Bushwick Bartender Got $27,000 From the NYPD
Well, here’s something to brighten your morning. Sort of. Gothamist reports today that a Bushwick bartender, Mandy Jo Reiner, was awarded $27,000 in her lawsuit against the NYPD, the result of an arrest by Officer Dennis Westbrook back in July. It just gets really, really weird from here. It will make you despise the NYPD more than you already (maybe, probably) do. Like this: Westbrook, an Iraq vet, posted a picture of him kissing the decapitated head of a dog on his Facebook from his tour in 2011.
Hey, why is that relevant to Reiner’s case? Well, one imagines the NYPD is going to do all it can to protect one of its own in any kind of sticky legal matter, but in this case, it looks like the cops got caught with thumbs up their asses. It was a totally bogus arrest. In July, Reiner was arrested in the middle of the night while bartending at Heavy Woods on suspicion that she was covering for her boyfriend who may have vandalized a wall across the street. When Reiner started to have a panic attack from her claustrophobia (for which she is prescribed medication) in the back of the cop van, she was denied her request to get some fresh air.
So, to undercut Reiner’s character, her attorney had to show that Westbrook, outside of his police capacities, was fucked up. It’s almost comical how damning the evidence he found was, and literally how he found it. “[A] cursory Google search revealed that Westbrook” posted a photo of him kissing the abovementioned head of the dog on his Facebook profile in 2011. It’s since been deleted, but if you want to look at it, follow this link. (You’ve been warned; it is extremely disheartening, disgusting, and terrifying). Apparently, the poor dog had been torn apart in an attack on a building in which Westbrook was involved.
So that’s what got Reiner the $27,000 in damages, and she fucking deserves it. But, I do want to say that these, um, “bureaucratic oversights” point to a larger problem yet to be diagnosed in the systems that regulate and sanction violence, or the means to violence. I mean, doesn’t that sound like Westbrook was improperly evaluated, or something? Who didn’t catch the hints that Westbrook, post-Iraq, shouldn’t be allowed to be an NYPD officer? And on the national scale, there’s the Navy Yard shooting. Alexis shouldn’t have been allowed to have a gun, but did because no mental health professional that Alexis reached out to gave him the time of day. Our own Henry Stewart gave us some incisive insights about how improvements to our mental healthcare system can help us prevent incidents like this from happening again. But I think it could also help us better understand the role violence plays in our culture.

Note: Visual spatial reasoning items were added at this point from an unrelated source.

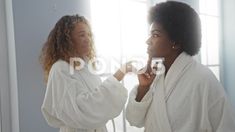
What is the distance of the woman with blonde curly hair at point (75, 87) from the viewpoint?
104 cm

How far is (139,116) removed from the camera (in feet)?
3.59

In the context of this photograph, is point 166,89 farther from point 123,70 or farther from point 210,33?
point 210,33

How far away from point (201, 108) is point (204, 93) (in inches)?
2.1

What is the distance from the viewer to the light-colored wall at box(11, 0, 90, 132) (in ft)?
3.46

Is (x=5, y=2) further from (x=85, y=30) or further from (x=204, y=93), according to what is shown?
(x=204, y=93)

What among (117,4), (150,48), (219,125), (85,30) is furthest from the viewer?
(117,4)

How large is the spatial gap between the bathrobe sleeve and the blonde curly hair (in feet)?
1.02

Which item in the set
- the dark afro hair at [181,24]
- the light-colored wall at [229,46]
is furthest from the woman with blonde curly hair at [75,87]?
the light-colored wall at [229,46]

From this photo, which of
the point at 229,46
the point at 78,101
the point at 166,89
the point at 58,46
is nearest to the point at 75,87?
the point at 78,101

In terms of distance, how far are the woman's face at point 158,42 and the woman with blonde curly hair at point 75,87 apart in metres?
0.17

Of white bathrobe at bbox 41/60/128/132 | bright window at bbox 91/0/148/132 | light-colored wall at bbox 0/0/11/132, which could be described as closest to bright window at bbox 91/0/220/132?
bright window at bbox 91/0/148/132

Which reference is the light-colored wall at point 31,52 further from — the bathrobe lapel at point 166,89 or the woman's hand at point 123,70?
the bathrobe lapel at point 166,89

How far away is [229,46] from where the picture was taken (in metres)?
2.91

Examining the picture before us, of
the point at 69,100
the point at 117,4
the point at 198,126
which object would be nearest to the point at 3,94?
the point at 69,100
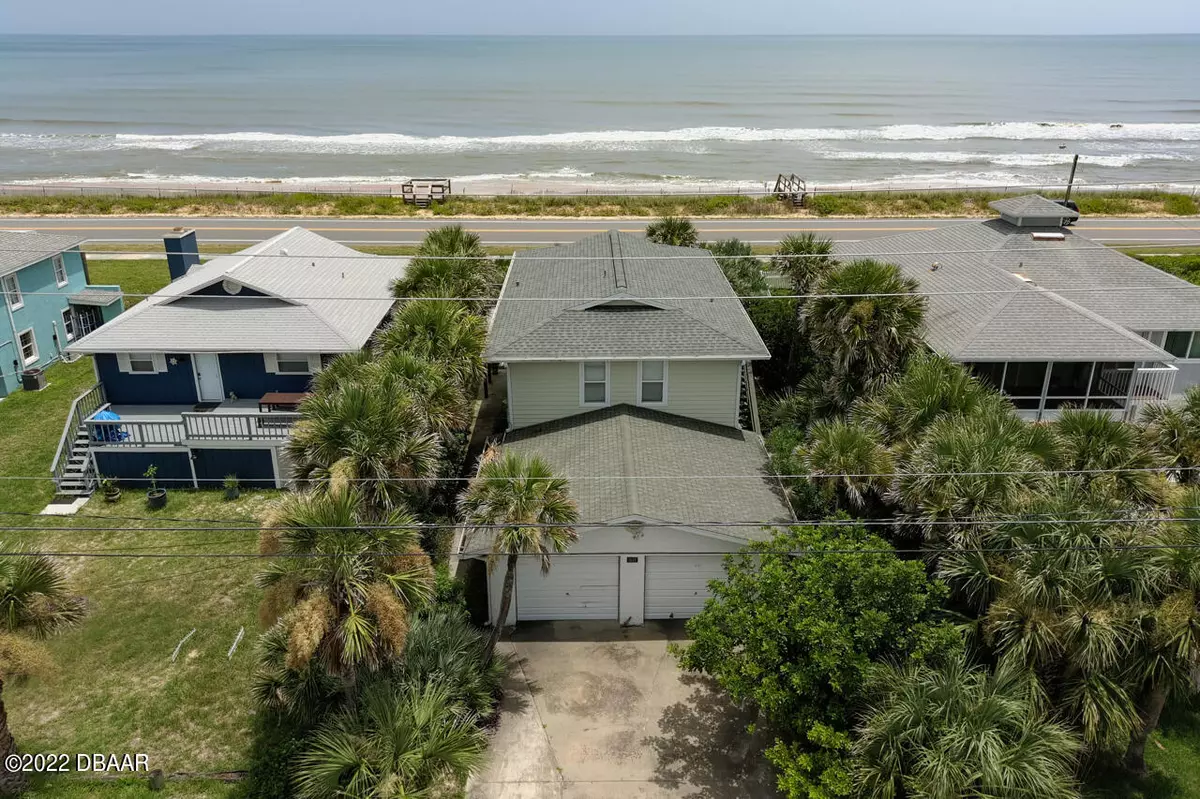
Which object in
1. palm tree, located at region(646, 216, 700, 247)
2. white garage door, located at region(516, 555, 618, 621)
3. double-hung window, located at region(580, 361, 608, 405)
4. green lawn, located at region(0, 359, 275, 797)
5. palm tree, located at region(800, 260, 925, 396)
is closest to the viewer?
green lawn, located at region(0, 359, 275, 797)

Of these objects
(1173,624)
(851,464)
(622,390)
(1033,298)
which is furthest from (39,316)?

It’s cruelly ironic that the very symptoms of, say, depression and post-trauma exactly describe what politicians are doing—or not doing—with legislation: denial and avoidance. Additionally, our cultural attitude toward mental healthcare isn’t dissimilar from how we treat a fever: take some pills. But mental health isn’t just a field that can be completely understood on neuro-biological grounds. I’m not one to defend the actions of the NYPD lately, but they’re still real people with real emotions that get caught in their own unhealthy cycles. It’s unclear whether Westbrook will continue to serve or not, but I hope the NYPD, at the least, suspends and forces him to go see a therapist or a psychologist. He shouldn’t be a cop.